S’il est appréciable de voir la France prendre des mesures en faveur de la blockchain, des ICOs et des cryptomonnaies en règle générale, nous ne sommes qu’au début de l’aventure.

De nombreuses interrogations demeurent encore que ce soit pour les fonds d’investissements traditionnels mais aussi les Family Office et autres investisseurs traditionnels. Il en va de même pour les cabinets d’experts comptables, mais aussi les banques qui rechignent encore à proposer des comptes bancaires pour accueillir les fonds en provenance des ICOs.

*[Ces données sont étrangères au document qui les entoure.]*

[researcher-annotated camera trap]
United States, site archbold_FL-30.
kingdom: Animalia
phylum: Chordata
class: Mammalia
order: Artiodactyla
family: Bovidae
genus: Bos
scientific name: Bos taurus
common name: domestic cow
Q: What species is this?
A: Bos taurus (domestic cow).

Le chemin est encore long et pour le moment, une grosse partie de la manne que génèrent les ICOs échappe encore à la France. Pour preuve, la vaste majorité des projets vont trouver leur bonheur ailleurs. Nous avons même vu certaines entreprises s’expatrier pour ces raisons fiscales, preuve que la France n’est pas encore aussi « friendly » qu’elle le proclame. Malte, Gibraltar ou encore la Suisse l’ont bien compris et se veulent eux aussi cette terre d’accueil (financier).

C’est le début d’un nouveau monde auquel nous assistons. Tout reste encore à faire, tant dans les ICOs que dans la blockchain en règle générale. 6,3 milliards de dollars ont été levés via les ICOs au seul premier trimestre 2018, soit déjà plus que sur l’année 2017 entière. La France pour le moment ne compte même pas pour 2,5% de ce montant, soit moins que la Lituanie (2,47%), l’Estonie (3,71%) ou Gibraltar (2,47%).